Le mineur sera accompagné au consulat de son pays. Ce consulat va faire des recherches dans le pays afin de prouver ou non l'authentification du document.

Les éducateurs vont aussi permettre au jeune de téléphoner au pays afin de se faire envoyer certains documents justifiant de sa minorité lorsque celui-ci n'a pas ses papiers. Cela n'est efficace que si le jeune se sent suffisamment en confiance pour donner le numéro d'une personne à contacter.

De part la loi, toute personne se déclarant mineure n'est pas expulsable, à condition que le jeune soit en mesure de justifier de sa minorité pour rendre plus lisible la situation.

Soit les mineurs qui ont leurs papiers, de fait, sont pris en charge par l'Aide Sociale à l'Enfance, par un mandat de prise en charge administrative, soit par une saisie du procureur ou du juge qui délivre une ordonnance de placement provisoire (OPP).

Le mineur sera donc placé dans un foyer éducatif, dans un établissement internat de formation professionnelle. On se base sur le code civil pour répondre aux différentes questions auxquelles les mineurs sont confrontés Lorsque le mineur étranger est reconnu comme isolé, se posent les questions des structures adaptées pour héberger et assurer un suivi éducatif. Il faut aussi les scolariser. Certains, au vu de leur histoire, de la situation dans leur pays, relèvent de la demande d'asile et seront orientés vers les structures de demande d'asile.  Les majeurs ou déclarés comme tels lors de l'Examen de maturation osseuse dépendront du Haut Commissariat aux Réfugiés et de l'OFPRA à leur majorité.

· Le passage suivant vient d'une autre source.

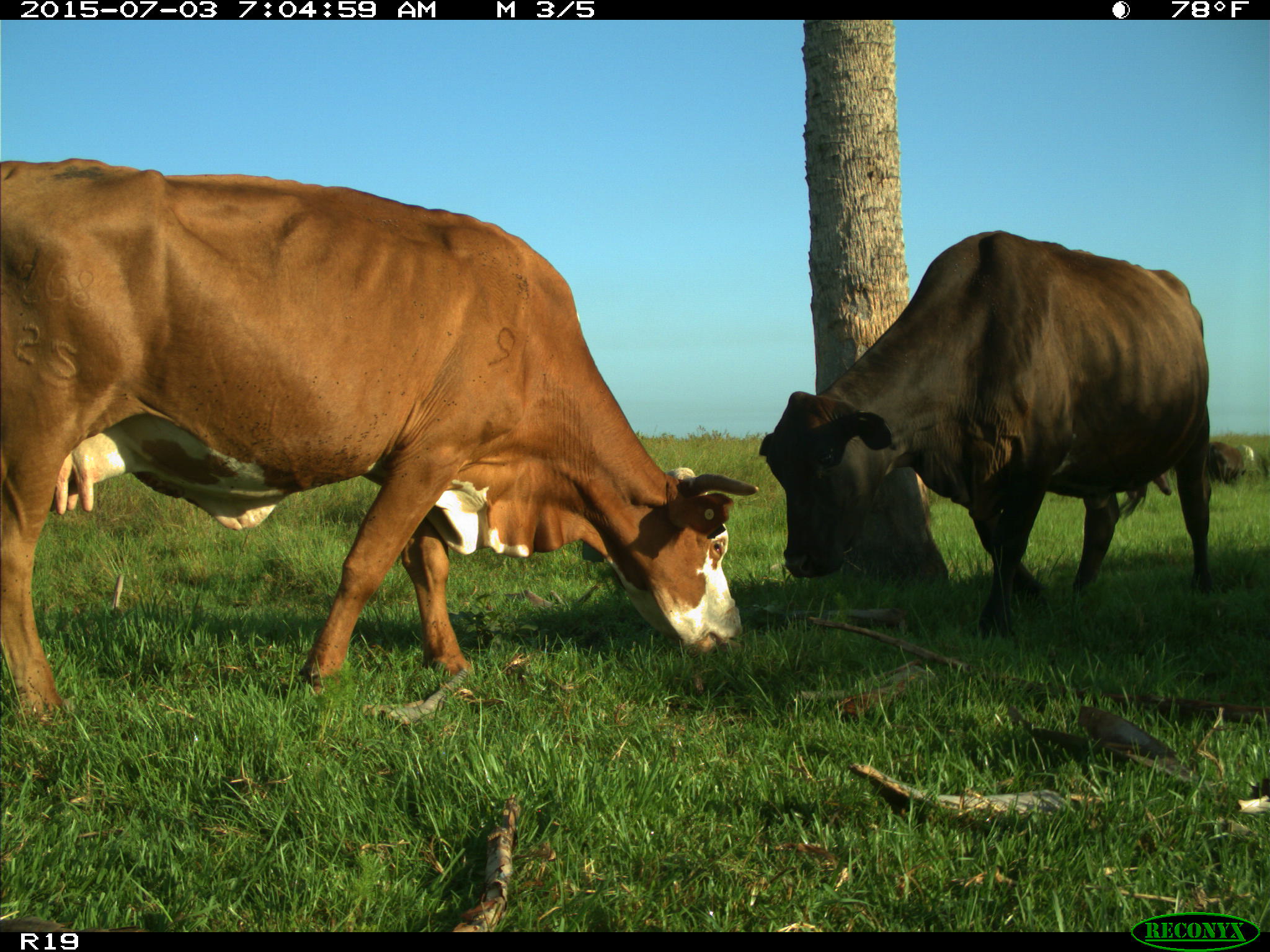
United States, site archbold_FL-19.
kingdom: Animalia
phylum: Chordata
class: Mammalia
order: Artiodactyla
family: Bovidae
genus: Bos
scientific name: Bos taurus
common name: domestic cow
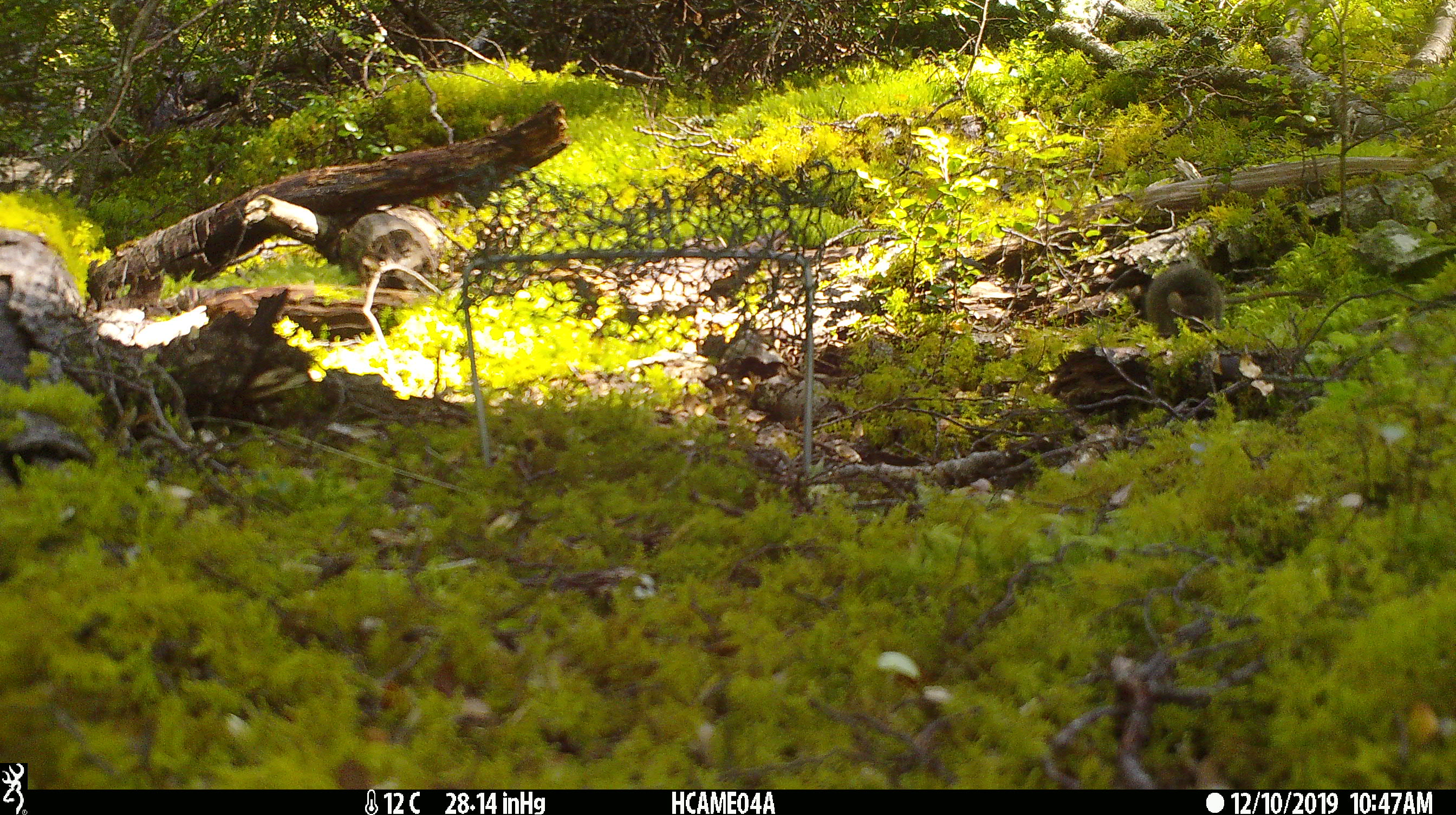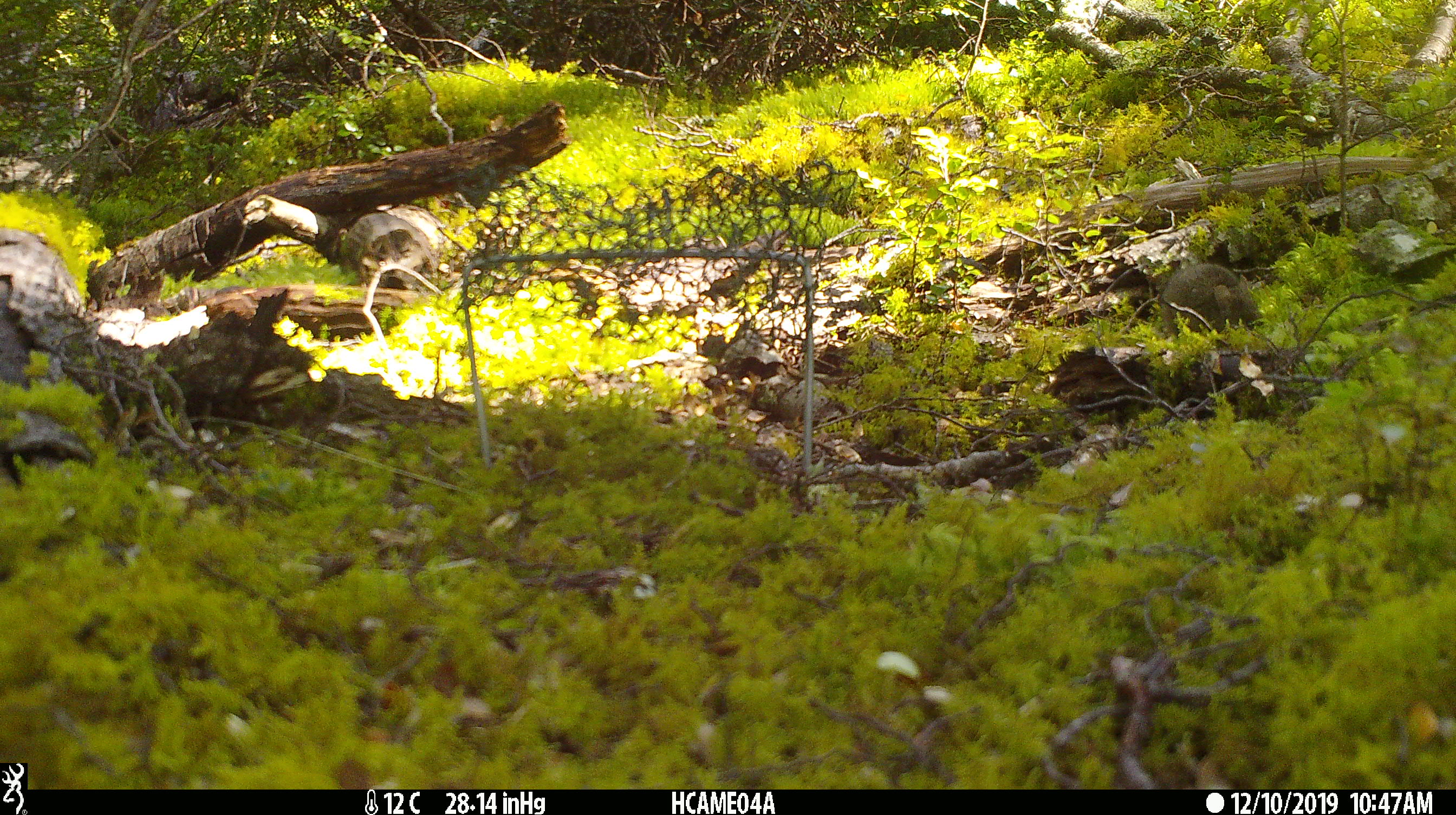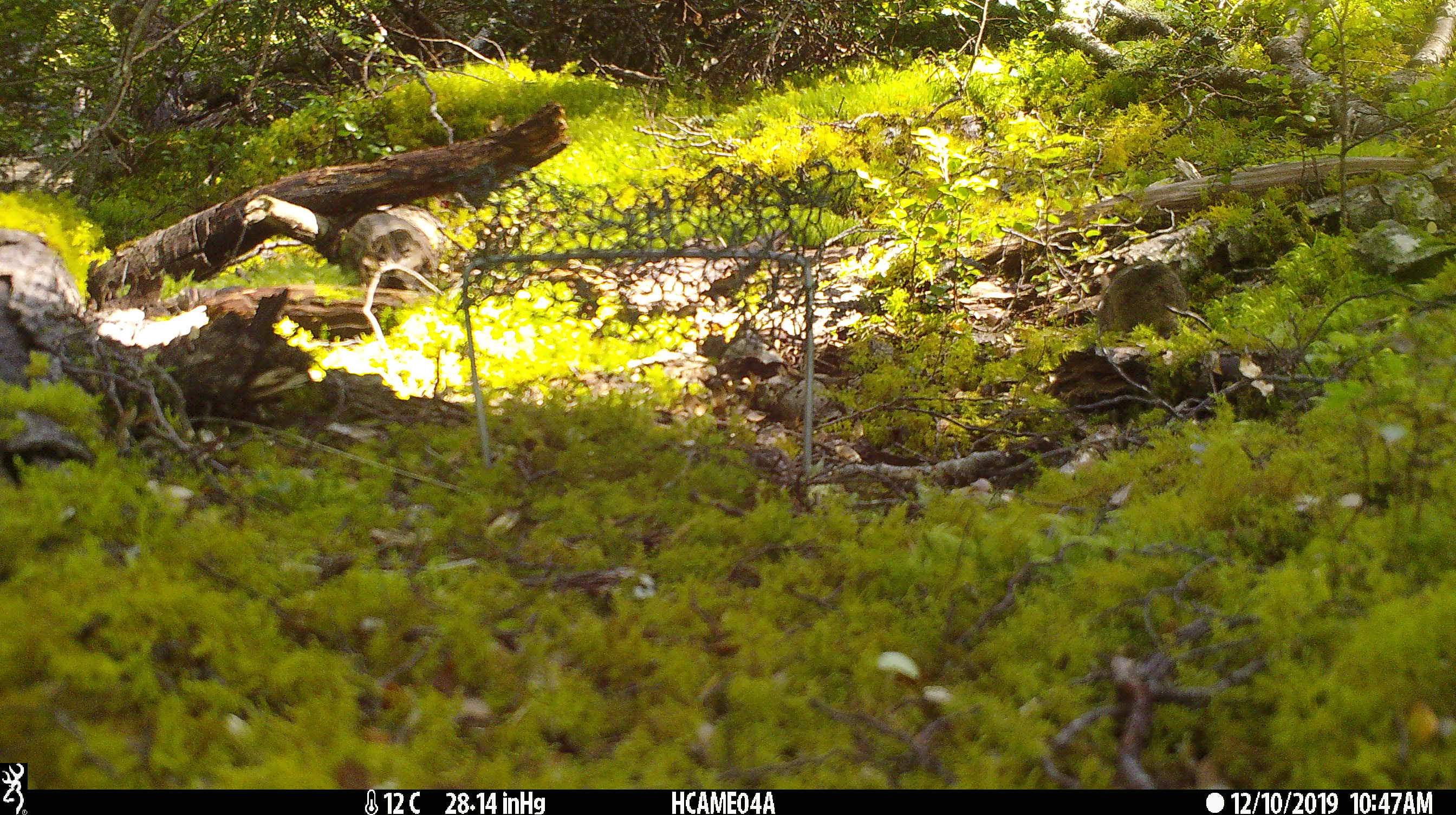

Tandis que ceux qui venus en France pour des raisons économiques pourront à leur majorité, bénéficier du suivi éducatif, d'un contrat jeune majeur jusqu'à l'age de 21 ans.

À sa majorité ou à la fin de sa prise en charge, le jeune aura acquis une formation. Mais, avec des papiers et sans aucune formation, ou sans papier et sans formation, se posent les questions de la prise en charge du jeune et/ou l'accompagnement éducatif du jeune, ou de son retour en famille lorsque les conditions de cette prise en charge ne sont pas réunies. Je me pose la question de savoir quel suivi éducatif et quelles démarches entreprendre?

La décision de prise en charge ou non peut s'avérer arbitraire et répond à plusieurs critères.

Il arrive que le travailleur social décide de l'authenticité des papiers que lui présente le mineur, comme j'ai pu le constater et scelle ainsi le sort du mineur part une réponse rapide et négative. Tout dépend donc de la représentation que le travailleur social peut avoir du mineur, de sa taille, de souffrance ou non, de son aspect.

Un exemple illustratif

J'ai été amené à accompagner un jeune qui allait faire une demande de prise en charge à l'aide sociale à l'enfance.

Ce jeune originaire d'Afrique Centrale avait quitté son pays après l'assassinat de sa famille.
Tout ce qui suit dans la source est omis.